Embrace a Low Ball Flight When the Time is Right

Throughout this article, we have been portraying low iron shots in a negative light. And, of course, it is true that you will usually be better off hitting the ball high as opposed to low. However, there are some situations you will face on the course where a low shot is actually the preferred option. Obviously, that is true when playing into the wind. If you are facing a significant breeze blowing into your face on an iron shot, playing the ball lower to avoid too much lost distance is your best bet. Knowing how to bring your ball flight back down on command is important if you are going to be a good wind player.

In addition to using your lower ball flight in the wind, you can also opt for a lower shot when the hole is located in the back of the green. Rather than trying to fly the ball all the way to the hole – and running the risk of hitting it over the back on the fly – you can hit a lower shot which lands in the center of the green and bounces the rest of the way. This is a smart way to attack such a situation, as you will still have an opportunity to set up a short putt, but you won't be taking on as much risk as if you hit the ball high in the air all the way to the back of the green.

One other time when you may wish to use a low ball flight is when you need to hit an iron shot from a poor lie. Unfortunately, bad lies are just a part of golf, so dealing with them from time to time is inevitable. Rather than trying to hit the ball high in the air from a bad lie – which will be difficult, to say the least – you should consider playing a lower shot toward the target. It is easier to hit the ball low from most bad lies, as you can hit down steeply and punch the ball forward.
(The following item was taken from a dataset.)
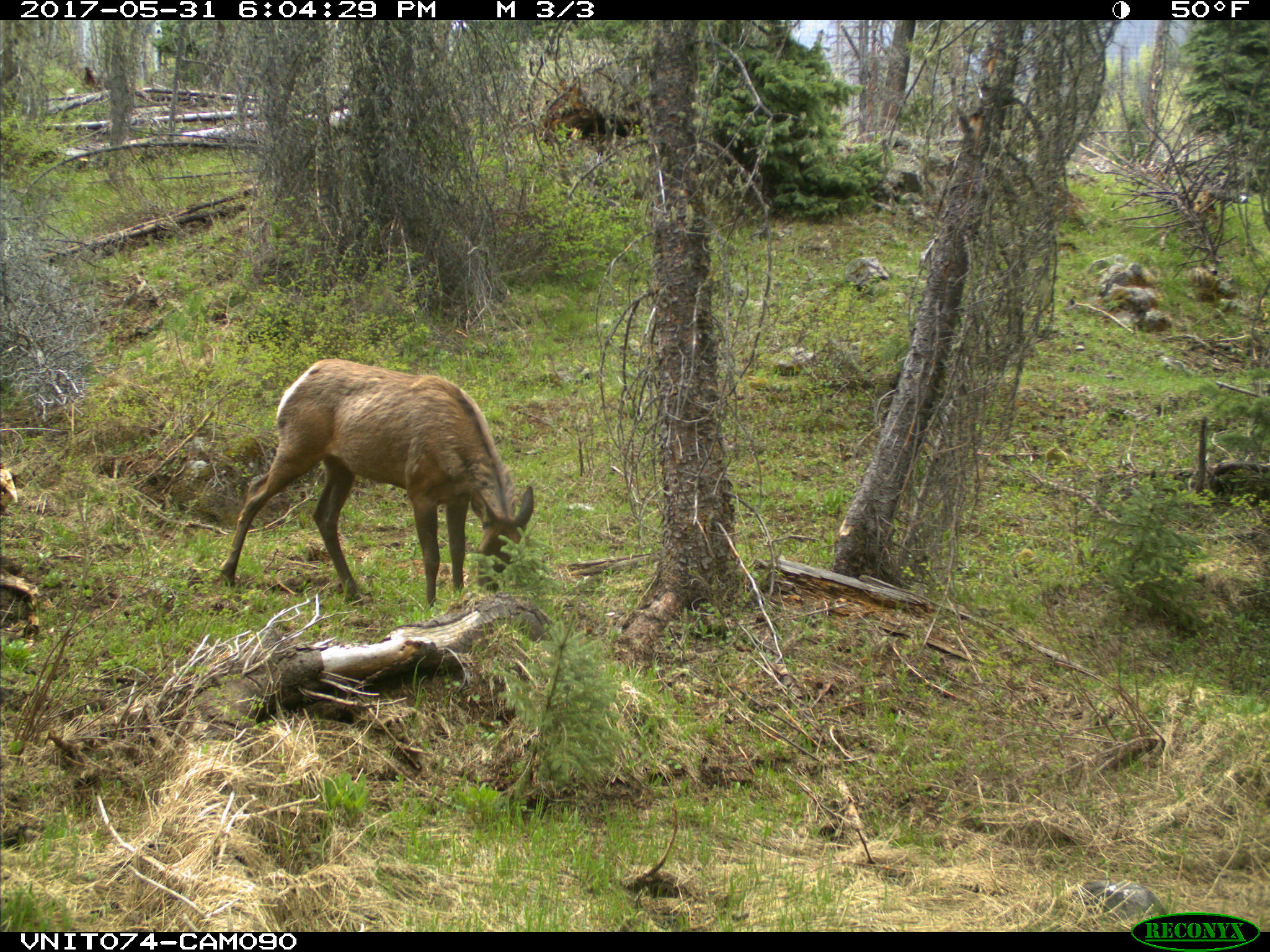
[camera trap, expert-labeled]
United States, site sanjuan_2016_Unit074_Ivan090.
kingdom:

In an ideal world, you would be able to create a variety of different ball flights based on the shot you were facing at the time. Of course, golf is a hard game, and varying your shots on command is an advanced skill. Still, you can work toward that goal by consistently adding more and more shots to your repertoire. We hope the advice contained in this article will help you master the art of hitting high iron shots, while still letting you bring the ball back down to a lower trajectory from time to time. Good luck!